Exercise aim ::
Return each line of the material below verbatim, without any alteration.

Record set ::
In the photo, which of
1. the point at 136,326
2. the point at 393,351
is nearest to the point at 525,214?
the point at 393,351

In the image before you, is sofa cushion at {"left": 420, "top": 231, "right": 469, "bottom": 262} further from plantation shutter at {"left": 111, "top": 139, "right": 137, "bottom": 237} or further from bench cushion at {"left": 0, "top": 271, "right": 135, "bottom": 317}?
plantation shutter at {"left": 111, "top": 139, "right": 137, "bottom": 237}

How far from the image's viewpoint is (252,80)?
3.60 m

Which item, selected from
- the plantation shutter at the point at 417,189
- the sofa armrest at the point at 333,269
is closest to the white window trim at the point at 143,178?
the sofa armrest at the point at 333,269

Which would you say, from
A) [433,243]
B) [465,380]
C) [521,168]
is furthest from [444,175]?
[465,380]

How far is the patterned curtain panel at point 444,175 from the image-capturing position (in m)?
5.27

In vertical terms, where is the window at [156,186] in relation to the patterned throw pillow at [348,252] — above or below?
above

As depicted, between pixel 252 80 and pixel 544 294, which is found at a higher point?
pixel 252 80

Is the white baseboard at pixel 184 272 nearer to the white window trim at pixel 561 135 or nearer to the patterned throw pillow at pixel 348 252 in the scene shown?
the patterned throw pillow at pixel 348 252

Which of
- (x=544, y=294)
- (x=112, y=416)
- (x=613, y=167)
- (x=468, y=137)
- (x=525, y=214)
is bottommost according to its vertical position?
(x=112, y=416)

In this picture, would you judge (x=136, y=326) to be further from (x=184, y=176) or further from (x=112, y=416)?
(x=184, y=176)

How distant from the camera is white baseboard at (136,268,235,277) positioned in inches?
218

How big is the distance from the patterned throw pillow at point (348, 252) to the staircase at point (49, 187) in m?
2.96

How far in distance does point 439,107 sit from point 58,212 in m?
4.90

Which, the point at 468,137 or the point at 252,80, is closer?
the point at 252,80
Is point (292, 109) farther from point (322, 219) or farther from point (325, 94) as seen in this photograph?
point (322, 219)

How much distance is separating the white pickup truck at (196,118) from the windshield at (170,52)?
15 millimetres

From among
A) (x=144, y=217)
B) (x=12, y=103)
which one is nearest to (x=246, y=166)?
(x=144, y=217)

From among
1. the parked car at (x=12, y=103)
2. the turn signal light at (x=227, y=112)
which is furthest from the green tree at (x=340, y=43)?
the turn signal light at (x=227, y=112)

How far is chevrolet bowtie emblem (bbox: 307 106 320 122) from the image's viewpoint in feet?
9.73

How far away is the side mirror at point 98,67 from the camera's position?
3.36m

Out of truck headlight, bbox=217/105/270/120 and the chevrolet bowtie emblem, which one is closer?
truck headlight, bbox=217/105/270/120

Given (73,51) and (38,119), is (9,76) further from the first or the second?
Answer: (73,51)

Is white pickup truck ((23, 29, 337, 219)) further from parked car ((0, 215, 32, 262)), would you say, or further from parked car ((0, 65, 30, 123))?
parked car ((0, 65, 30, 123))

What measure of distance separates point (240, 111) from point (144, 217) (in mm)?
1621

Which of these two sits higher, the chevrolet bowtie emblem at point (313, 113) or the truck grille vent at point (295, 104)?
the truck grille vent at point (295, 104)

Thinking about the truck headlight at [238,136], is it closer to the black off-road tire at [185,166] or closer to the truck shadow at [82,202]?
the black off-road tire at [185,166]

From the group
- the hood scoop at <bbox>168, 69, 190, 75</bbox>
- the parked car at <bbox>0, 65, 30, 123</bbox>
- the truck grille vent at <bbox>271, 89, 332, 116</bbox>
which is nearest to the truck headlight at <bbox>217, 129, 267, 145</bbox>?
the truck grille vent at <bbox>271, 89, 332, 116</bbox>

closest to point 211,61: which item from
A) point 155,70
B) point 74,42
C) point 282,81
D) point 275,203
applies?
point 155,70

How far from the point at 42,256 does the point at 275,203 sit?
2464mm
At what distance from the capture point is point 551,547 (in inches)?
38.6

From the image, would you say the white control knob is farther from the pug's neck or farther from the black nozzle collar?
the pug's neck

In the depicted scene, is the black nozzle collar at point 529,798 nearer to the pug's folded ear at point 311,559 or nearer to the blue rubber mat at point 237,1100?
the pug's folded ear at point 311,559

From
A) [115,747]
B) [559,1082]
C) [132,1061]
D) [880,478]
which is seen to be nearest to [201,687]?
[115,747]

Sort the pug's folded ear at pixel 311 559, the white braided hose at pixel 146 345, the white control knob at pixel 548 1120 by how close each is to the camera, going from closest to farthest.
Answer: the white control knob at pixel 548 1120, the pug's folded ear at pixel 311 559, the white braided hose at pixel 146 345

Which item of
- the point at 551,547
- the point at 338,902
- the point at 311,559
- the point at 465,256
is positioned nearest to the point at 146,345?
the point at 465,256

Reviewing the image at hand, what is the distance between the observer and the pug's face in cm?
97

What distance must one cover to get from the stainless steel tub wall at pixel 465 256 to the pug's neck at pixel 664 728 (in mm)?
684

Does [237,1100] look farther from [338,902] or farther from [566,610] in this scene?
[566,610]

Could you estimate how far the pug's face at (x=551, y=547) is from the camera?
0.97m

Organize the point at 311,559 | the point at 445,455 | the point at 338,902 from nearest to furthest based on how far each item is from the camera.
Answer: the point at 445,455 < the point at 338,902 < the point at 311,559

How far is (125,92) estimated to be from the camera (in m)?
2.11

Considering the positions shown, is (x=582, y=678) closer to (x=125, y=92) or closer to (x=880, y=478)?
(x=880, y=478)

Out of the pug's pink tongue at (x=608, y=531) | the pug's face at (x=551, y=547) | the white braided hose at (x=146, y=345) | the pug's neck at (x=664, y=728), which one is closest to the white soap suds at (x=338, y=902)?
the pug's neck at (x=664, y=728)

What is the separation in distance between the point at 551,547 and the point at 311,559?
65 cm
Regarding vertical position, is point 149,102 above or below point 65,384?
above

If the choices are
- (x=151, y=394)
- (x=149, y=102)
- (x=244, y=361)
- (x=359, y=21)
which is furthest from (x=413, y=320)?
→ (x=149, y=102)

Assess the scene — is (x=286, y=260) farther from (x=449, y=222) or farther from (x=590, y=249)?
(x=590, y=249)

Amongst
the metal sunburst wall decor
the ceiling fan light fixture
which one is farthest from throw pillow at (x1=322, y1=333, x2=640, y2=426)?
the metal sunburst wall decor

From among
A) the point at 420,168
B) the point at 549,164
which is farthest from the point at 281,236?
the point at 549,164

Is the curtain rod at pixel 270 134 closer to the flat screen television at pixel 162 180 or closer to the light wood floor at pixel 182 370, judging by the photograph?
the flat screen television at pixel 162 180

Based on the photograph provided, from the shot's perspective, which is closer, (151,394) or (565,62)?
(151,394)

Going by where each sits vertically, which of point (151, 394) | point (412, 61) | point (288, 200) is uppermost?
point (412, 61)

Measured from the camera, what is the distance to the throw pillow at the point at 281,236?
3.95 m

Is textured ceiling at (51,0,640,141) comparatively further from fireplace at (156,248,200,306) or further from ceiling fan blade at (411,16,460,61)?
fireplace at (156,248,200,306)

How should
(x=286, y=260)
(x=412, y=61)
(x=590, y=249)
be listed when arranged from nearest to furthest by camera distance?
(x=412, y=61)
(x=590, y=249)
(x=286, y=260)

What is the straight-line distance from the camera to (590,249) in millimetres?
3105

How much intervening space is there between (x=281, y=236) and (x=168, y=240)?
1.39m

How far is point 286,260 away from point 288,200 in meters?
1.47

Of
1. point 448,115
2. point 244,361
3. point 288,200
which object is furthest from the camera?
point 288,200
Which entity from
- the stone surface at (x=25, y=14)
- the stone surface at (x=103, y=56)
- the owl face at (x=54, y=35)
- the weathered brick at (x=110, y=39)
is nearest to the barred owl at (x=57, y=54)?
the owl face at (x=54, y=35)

Correct result ::
In the photo, which of
1. the point at 136,326
2. the point at 393,351
is nearest to the point at 525,214?
the point at 393,351

In the image before you, is sofa cushion at {"left": 420, "top": 231, "right": 469, "bottom": 262} further from plantation shutter at {"left": 111, "top": 139, "right": 137, "bottom": 237} or further from bench cushion at {"left": 0, "top": 271, "right": 135, "bottom": 317}?
plantation shutter at {"left": 111, "top": 139, "right": 137, "bottom": 237}

How far from the image's viewpoint is (252,80)?
3.60 m

Which item, selected from
- the plantation shutter at the point at 417,189
- the sofa armrest at the point at 333,269
is closest to the white window trim at the point at 143,178?
the sofa armrest at the point at 333,269

Which would you say, from
A) [433,243]
B) [465,380]
C) [521,168]
is furthest from [444,175]?
[465,380]

How far is the patterned curtain panel at point 444,175 from the image-capturing position (in m)?
5.27

In vertical terms, where is the window at [156,186] in relation to the patterned throw pillow at [348,252] — above or below?
above

As depicted, between pixel 252 80 and pixel 544 294, which is found at a higher point?
pixel 252 80

Is the white baseboard at pixel 184 272 nearer to the white window trim at pixel 561 135 or nearer to the patterned throw pillow at pixel 348 252 in the scene shown?
the patterned throw pillow at pixel 348 252

Which of
- (x=544, y=294)
- (x=112, y=416)
- (x=613, y=167)
- (x=468, y=137)
- (x=525, y=214)
is bottommost according to its vertical position?
(x=112, y=416)

In this picture, would you judge (x=136, y=326) to be further from (x=184, y=176) or further from (x=112, y=416)?
(x=184, y=176)

How distant from the camera is white baseboard at (136,268,235,277) positioned in inches?
218

How big is the distance from the patterned throw pillow at point (348, 252) to the staircase at point (49, 187) in m?
2.96

How far in distance does point 439,107 sit from point 58,212 in m?
4.90

Which, the point at 468,137 or the point at 252,80, is closer?
the point at 252,80
Is point (292, 109) farther from point (322, 219) or farther from point (325, 94) as seen in this photograph?
point (322, 219)

How much distance is separating the white pickup truck at (196,118) from the windshield at (170,52)?
15 millimetres

From among
A) (x=144, y=217)
B) (x=12, y=103)
which one is nearest to (x=246, y=166)?
(x=144, y=217)

From among
1. the parked car at (x=12, y=103)
2. the turn signal light at (x=227, y=112)
which is furthest from the green tree at (x=340, y=43)?
the turn signal light at (x=227, y=112)

How far is chevrolet bowtie emblem (bbox: 307 106 320 122) from the image's viewpoint in feet?
9.73

How far away is the side mirror at point 98,67 from the camera's position?
3.36m

Out of truck headlight, bbox=217/105/270/120 and the chevrolet bowtie emblem, which one is closer?
truck headlight, bbox=217/105/270/120

Given (73,51) and (38,119), is (9,76) further from the first or the second?
Answer: (73,51)

Is white pickup truck ((23, 29, 337, 219)) further from parked car ((0, 215, 32, 262)), would you say, or further from parked car ((0, 65, 30, 123))?
parked car ((0, 65, 30, 123))

What measure of distance separates point (240, 111) from point (144, 217) (in mm)?
1621

Which of these two sits higher, the chevrolet bowtie emblem at point (313, 113) or the truck grille vent at point (295, 104)?
the truck grille vent at point (295, 104)

Thinking about the truck headlight at [238,136], is it closer to the black off-road tire at [185,166] or closer to the truck shadow at [82,202]?
the black off-road tire at [185,166]

From the group
- the hood scoop at <bbox>168, 69, 190, 75</bbox>
- the parked car at <bbox>0, 65, 30, 123</bbox>
- the truck grille vent at <bbox>271, 89, 332, 116</bbox>
which is nearest to the truck headlight at <bbox>217, 129, 267, 145</bbox>?
the truck grille vent at <bbox>271, 89, 332, 116</bbox>

closest to point 211,61: which item from
A) point 155,70
B) point 74,42
C) point 282,81
D) point 275,203
applies?
point 155,70

How far from the point at 42,256 does the point at 275,203 sit?
2464mm
At what distance from the capture point is point 551,547 (in inches)?
38.6

From the image, would you say the white control knob is farther from the pug's neck or farther from the black nozzle collar?
the pug's neck

In the depicted scene, is the black nozzle collar at point 529,798 nearer to the pug's folded ear at point 311,559 or nearer to the blue rubber mat at point 237,1100?
the pug's folded ear at point 311,559

From
A) [115,747]
B) [559,1082]
C) [132,1061]
D) [880,478]
which is seen to be nearest to [201,687]?
[115,747]

Sort the pug's folded ear at pixel 311 559, the white braided hose at pixel 146 345, the white control knob at pixel 548 1120 by how close each is to the camera, going from closest to farthest.
Answer: the white control knob at pixel 548 1120, the pug's folded ear at pixel 311 559, the white braided hose at pixel 146 345

Which item of
- the point at 551,547
- the point at 338,902
- the point at 311,559
- the point at 465,256
is positioned nearest to the point at 146,345?
the point at 465,256

Reviewing the image at hand, what is the distance between the observer and the pug's face in cm?
97

What distance must one cover to get from the stainless steel tub wall at pixel 465 256 to the pug's neck at pixel 664 728 (in mm)?
684

Does [237,1100] look farther from [338,902] or farther from [566,610] in this scene?
[566,610]

Could you estimate how far the pug's face at (x=551, y=547) is from the camera?
0.97m

Organize the point at 311,559 | the point at 445,455 | the point at 338,902 from nearest to furthest based on how far each item is from the camera.
Answer: the point at 445,455 < the point at 338,902 < the point at 311,559

How far is (125,92) estimated to be from the camera (in m)?
2.11

Considering the positions shown, is (x=582, y=678) closer to (x=125, y=92) or closer to (x=880, y=478)?
(x=880, y=478)

Out of the pug's pink tongue at (x=608, y=531) | the pug's face at (x=551, y=547) | the white braided hose at (x=146, y=345) | the pug's neck at (x=664, y=728), which one is closest to the white soap suds at (x=338, y=902)?
the pug's neck at (x=664, y=728)

What is the separation in distance between the point at 551,547 and the point at 311,559?
65 cm
Regarding vertical position, is point 149,102 above or below point 65,384?
above

If the choices are
- (x=151, y=394)
- (x=149, y=102)
- (x=244, y=361)
- (x=359, y=21)
which is furthest from (x=413, y=320)?
→ (x=149, y=102)

Assess the scene — is (x=286, y=260) farther from (x=449, y=222) or farther from (x=590, y=249)?
(x=590, y=249)

Amongst
the metal sunburst wall decor
the ceiling fan light fixture
which one is farthest from throw pillow at (x1=322, y1=333, x2=640, y2=426)?
the metal sunburst wall decor

From among
A) the point at 420,168
B) the point at 549,164
which is farthest from the point at 281,236?
the point at 549,164

Is the curtain rod at pixel 270 134 closer to the flat screen television at pixel 162 180 or closer to the light wood floor at pixel 182 370, judging by the photograph?
the flat screen television at pixel 162 180

Based on the photograph provided, from the shot's perspective, which is closer, (151,394) or (565,62)?
(151,394)

Going by where each sits vertically, which of point (151, 394) | point (412, 61) | point (288, 200) is uppermost?
point (412, 61)

Measured from the camera, what is the distance to the throw pillow at the point at 281,236?
3.95 m

Is textured ceiling at (51,0,640,141) comparatively further from fireplace at (156,248,200,306) or further from ceiling fan blade at (411,16,460,61)?
fireplace at (156,248,200,306)

How should
(x=286, y=260)
(x=412, y=61)
(x=590, y=249)
be listed when arranged from nearest to furthest by camera distance?
(x=412, y=61)
(x=590, y=249)
(x=286, y=260)

What is the straight-line distance from the camera to (590,249) in millimetres?
3105

How much intervening space is there between (x=281, y=236) and (x=168, y=240)?
1.39m

How far is point 286,260 away from point 288,200 in meters?
1.47

Of
1. point 448,115
2. point 244,361
3. point 288,200
which object is furthest from the camera?
point 288,200
Which entity from
- the stone surface at (x=25, y=14)
- the stone surface at (x=103, y=56)
- the owl face at (x=54, y=35)
- the weathered brick at (x=110, y=39)
is nearest to the barred owl at (x=57, y=54)?
the owl face at (x=54, y=35)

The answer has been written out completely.